University of Hong Kong pollster Dr Robert Chung Ting-yiu says he expects that the additional "super-seat" votes offered to 3.2 million electors for the first time will boost the turnout in Sunday's Legislative Council election.
Chung said yesterday the "structural factor" of the new "one person, two votes" system was likely to boost the turnout in the geographical constituencies beyond the 45.2 per cent of the last election four years ago, although he would not put a number on it.
"Because we are having a one-person-two-votes system this time, if any voter is attracted to any one of the two votes, that person will vote," he said.
Anyone who does not have a vote in another functional constituency can vote in the election for five new seats created in the district council constituency, in addition to voting in their own geographical division.
Chung was giving his personal view as his Public Opinion Programme's latest poll showed that electors' "propensity" to vote - not necessarily reflected in the actual turnout - had risen to 83 per cent, similar to the level in the two previous elections.
The rolling poll, conducted between last Thursday and Monday, also found that nearly a third of voters in New Territories East, the most hotly contested constituency, remained undecided, which was about five percentage points above similar polls in 2004 and 2008.

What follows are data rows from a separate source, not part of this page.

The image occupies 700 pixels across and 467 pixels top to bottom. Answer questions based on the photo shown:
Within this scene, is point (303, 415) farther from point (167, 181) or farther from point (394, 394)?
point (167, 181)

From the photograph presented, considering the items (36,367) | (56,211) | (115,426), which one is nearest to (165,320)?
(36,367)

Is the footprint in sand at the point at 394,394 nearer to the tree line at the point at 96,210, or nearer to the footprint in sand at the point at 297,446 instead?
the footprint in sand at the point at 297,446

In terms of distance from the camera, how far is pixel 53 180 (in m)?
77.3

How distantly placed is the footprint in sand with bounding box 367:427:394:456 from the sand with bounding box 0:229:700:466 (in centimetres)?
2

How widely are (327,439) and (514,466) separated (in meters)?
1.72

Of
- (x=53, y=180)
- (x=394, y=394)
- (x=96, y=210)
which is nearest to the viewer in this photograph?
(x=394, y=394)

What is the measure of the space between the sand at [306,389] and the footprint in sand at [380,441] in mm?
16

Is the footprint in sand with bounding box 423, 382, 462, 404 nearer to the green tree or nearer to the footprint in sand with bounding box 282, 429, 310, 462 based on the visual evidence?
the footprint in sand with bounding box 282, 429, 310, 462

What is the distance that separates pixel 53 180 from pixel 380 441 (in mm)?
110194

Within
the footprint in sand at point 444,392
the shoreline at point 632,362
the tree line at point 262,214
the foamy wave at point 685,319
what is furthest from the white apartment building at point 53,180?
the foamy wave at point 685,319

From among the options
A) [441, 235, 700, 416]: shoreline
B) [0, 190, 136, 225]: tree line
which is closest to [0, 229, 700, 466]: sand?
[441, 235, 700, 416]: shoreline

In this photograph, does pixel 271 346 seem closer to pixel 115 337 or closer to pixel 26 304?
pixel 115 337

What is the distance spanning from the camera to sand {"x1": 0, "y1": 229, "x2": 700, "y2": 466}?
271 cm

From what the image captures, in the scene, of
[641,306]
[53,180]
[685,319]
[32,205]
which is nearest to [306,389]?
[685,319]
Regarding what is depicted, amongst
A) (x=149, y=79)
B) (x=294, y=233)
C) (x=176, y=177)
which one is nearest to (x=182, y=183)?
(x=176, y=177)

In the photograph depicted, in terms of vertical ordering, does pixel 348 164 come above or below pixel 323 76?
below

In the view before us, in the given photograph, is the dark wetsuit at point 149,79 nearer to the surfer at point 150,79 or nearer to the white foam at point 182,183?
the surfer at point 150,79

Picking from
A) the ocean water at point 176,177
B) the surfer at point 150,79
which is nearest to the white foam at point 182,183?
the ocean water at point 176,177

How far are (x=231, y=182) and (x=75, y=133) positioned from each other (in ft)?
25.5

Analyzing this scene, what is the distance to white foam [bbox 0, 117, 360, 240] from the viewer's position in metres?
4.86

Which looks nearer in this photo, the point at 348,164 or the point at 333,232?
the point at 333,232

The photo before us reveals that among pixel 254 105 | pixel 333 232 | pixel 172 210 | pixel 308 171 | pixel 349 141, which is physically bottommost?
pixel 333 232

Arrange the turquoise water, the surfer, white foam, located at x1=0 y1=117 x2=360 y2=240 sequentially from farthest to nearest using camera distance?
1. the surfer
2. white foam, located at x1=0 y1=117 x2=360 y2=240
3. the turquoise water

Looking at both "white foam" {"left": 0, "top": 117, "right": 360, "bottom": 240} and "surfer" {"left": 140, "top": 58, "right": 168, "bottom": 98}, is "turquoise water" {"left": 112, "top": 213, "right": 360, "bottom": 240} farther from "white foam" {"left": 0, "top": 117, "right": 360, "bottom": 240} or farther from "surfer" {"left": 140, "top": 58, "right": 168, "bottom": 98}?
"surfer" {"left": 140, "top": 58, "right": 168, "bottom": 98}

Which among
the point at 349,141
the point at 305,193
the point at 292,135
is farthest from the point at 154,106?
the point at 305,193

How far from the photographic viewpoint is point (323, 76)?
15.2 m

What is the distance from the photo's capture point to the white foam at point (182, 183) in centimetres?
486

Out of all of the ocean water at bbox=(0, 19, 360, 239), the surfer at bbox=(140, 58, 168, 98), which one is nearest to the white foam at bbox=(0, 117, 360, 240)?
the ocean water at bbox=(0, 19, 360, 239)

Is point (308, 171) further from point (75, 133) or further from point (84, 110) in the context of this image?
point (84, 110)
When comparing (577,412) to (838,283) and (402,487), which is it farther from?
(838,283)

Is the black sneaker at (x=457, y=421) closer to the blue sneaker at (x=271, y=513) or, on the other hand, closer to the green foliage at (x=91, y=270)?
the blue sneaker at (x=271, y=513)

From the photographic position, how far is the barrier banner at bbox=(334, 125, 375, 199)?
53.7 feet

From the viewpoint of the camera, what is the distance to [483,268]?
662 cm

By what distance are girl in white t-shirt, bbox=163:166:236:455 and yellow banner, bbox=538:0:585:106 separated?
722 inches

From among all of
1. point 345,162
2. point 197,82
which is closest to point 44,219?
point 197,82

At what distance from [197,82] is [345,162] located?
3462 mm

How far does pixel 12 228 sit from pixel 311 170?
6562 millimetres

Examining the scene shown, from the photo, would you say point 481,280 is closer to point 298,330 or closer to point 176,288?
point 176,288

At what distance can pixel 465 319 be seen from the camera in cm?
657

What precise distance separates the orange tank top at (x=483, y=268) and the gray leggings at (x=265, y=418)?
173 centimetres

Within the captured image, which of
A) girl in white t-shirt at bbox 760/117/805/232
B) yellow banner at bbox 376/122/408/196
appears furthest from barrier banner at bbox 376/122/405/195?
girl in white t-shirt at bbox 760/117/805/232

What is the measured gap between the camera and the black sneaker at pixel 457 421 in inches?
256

Almost 30 per cent also said they were undecided on their choice among the seven lists of candidates vying for the five "super seats", so named because of the large number of eligible voters.
The results were based on five-day rolling polls in which hundreds of voters are interviewed daily. The team has interviewed 13,457 respondents between August 1 and September 3.
Secretary for Constitutional and Mainland Affairs Raymond Tam Chi-yuen said he expected more invalid votes after some super-seat candidates urged supporters to cast blank votes, which would delay the counting. He expects the count to be completed at around noon on Monday.
Meanwhile, Chinese University political scientist Stan Wong Hok-wui unveiled a Facebook app allowing users to state their voting preferences online, helping voters with similar preferences to split their votes between different lists to ensure election of their favoured candidates.
Wong said users could make better decisions as a result of knowing how their friends were planning to vote.